**EXERCISE**
Return the items below exactly as they appear, from the line containing "How far from" down through the end of the items, and leave the pictures out of your answer.

(Image and question items)
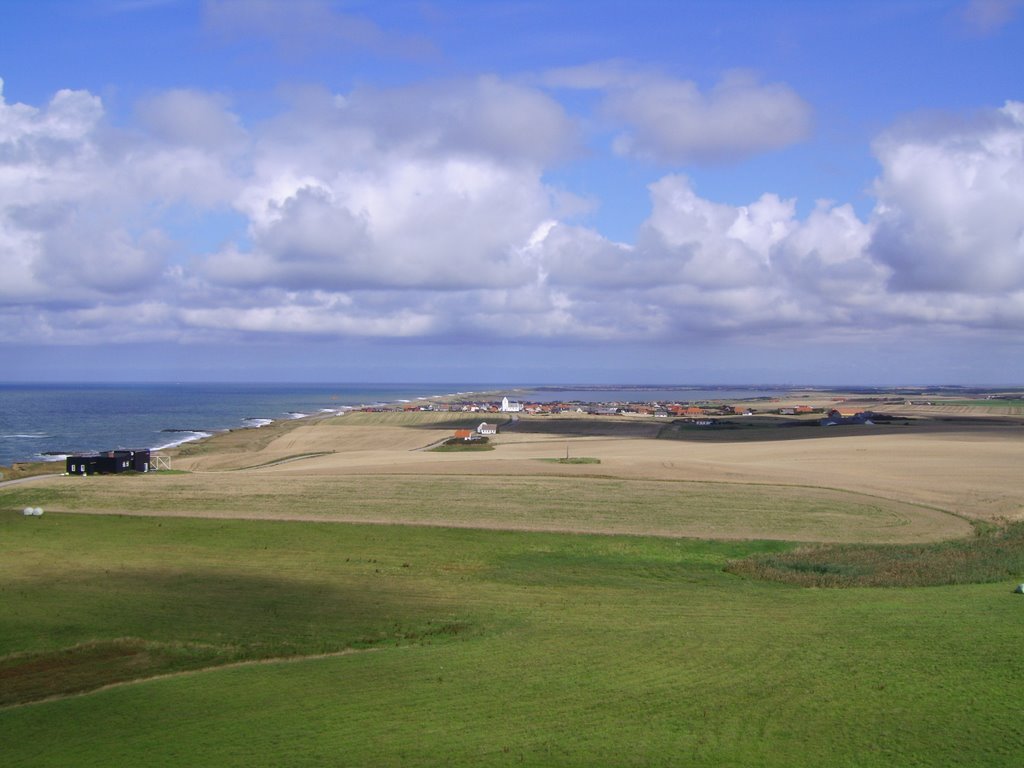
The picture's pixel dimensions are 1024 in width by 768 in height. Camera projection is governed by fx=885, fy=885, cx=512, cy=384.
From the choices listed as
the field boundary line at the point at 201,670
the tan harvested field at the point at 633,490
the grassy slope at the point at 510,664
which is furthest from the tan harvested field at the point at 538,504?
the field boundary line at the point at 201,670

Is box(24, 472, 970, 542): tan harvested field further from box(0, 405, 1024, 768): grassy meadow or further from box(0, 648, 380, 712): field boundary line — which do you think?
box(0, 648, 380, 712): field boundary line

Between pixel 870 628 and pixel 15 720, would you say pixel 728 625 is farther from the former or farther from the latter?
pixel 15 720

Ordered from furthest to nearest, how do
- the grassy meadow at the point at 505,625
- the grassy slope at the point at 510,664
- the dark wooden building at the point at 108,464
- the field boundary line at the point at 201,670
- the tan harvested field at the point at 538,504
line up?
the dark wooden building at the point at 108,464 → the tan harvested field at the point at 538,504 → the field boundary line at the point at 201,670 → the grassy meadow at the point at 505,625 → the grassy slope at the point at 510,664

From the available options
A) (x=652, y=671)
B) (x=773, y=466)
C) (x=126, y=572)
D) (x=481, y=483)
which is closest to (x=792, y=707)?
(x=652, y=671)

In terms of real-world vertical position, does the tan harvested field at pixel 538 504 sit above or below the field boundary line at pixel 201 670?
above

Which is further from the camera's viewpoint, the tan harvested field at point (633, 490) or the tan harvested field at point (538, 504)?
the tan harvested field at point (633, 490)

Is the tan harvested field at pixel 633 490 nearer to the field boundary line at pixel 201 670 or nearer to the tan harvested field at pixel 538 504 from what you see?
the tan harvested field at pixel 538 504

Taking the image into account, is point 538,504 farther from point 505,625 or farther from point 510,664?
point 510,664

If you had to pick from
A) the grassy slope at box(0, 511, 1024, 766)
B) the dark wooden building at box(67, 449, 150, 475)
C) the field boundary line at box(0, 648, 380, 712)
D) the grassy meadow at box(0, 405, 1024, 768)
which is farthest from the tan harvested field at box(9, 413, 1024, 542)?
the field boundary line at box(0, 648, 380, 712)
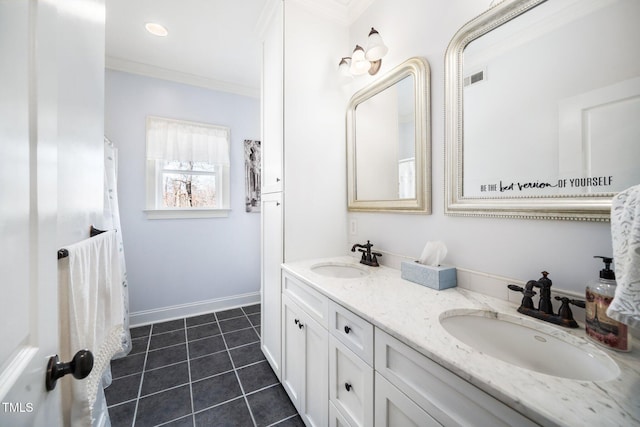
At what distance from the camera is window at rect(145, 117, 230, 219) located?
8.57 feet

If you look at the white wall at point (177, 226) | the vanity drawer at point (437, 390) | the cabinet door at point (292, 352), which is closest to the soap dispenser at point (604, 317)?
the vanity drawer at point (437, 390)

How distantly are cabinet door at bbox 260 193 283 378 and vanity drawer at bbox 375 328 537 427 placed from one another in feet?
3.29

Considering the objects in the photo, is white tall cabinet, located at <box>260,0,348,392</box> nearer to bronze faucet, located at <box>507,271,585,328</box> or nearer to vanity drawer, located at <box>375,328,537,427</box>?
vanity drawer, located at <box>375,328,537,427</box>

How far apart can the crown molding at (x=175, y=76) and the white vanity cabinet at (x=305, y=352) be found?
2487 millimetres

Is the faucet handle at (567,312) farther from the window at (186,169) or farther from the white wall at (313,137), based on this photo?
the window at (186,169)

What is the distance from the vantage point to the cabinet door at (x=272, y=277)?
1.70 meters

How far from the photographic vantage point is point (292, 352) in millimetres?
1504

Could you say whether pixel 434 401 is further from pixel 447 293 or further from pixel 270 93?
pixel 270 93

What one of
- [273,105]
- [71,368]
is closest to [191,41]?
[273,105]

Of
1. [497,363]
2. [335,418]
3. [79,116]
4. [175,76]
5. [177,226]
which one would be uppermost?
[175,76]

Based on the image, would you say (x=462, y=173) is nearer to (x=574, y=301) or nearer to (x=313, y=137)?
(x=574, y=301)

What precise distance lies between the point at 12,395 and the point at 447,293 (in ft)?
4.07

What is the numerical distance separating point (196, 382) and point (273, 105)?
2083 millimetres

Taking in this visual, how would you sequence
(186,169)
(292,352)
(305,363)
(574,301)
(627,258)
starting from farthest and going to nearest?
(186,169)
(292,352)
(305,363)
(574,301)
(627,258)
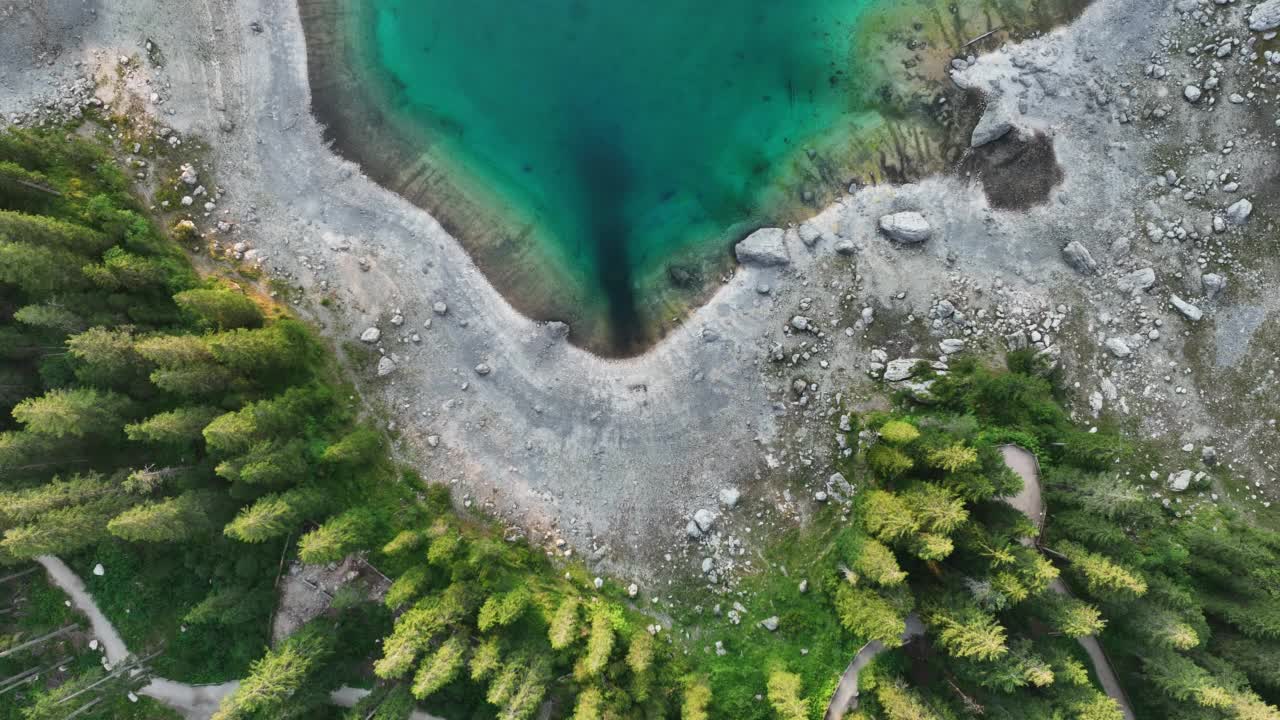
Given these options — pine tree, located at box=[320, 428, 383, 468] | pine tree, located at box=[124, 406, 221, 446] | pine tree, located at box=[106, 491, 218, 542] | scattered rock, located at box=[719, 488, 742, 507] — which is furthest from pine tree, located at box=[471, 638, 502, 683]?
pine tree, located at box=[124, 406, 221, 446]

**RESPONSE TO THIS TASK**
How far from the photographic vantage point is point (292, 352) in millimetres?
1504

Could you say whether pixel 434 401 is further from pixel 447 293 or further from pixel 270 93?
pixel 270 93

What one of
- [273,105]
- [71,368]
is closest to [191,41]?
[273,105]

Of
1. [497,363]
2. [335,418]
3. [79,116]
4. [175,76]
5. [177,226]
which one would be uppermost?
[175,76]

Based on the image, would you say (x=462, y=173) is nearer to (x=574, y=301) or nearer to (x=313, y=137)?
(x=574, y=301)

What precise distance lies between the point at 12,395 and the point at 447,293 (in ft)?
4.07

What is the numerical distance separating point (196, 382) and point (273, 105)?
2083 millimetres

Taking in this visual, how would you sequence
(186,169)
(292,352)
(305,363)
(574,301)
(627,258)
starting from farthest and going to nearest?
(186,169)
(292,352)
(305,363)
(574,301)
(627,258)
Given these options — pine tree, located at box=[320, 428, 383, 468] | pine tree, located at box=[124, 406, 221, 446] | pine tree, located at box=[106, 491, 218, 542] | scattered rock, located at box=[719, 488, 742, 507] — which is furthest from pine tree, located at box=[471, 638, 502, 683]?
pine tree, located at box=[124, 406, 221, 446]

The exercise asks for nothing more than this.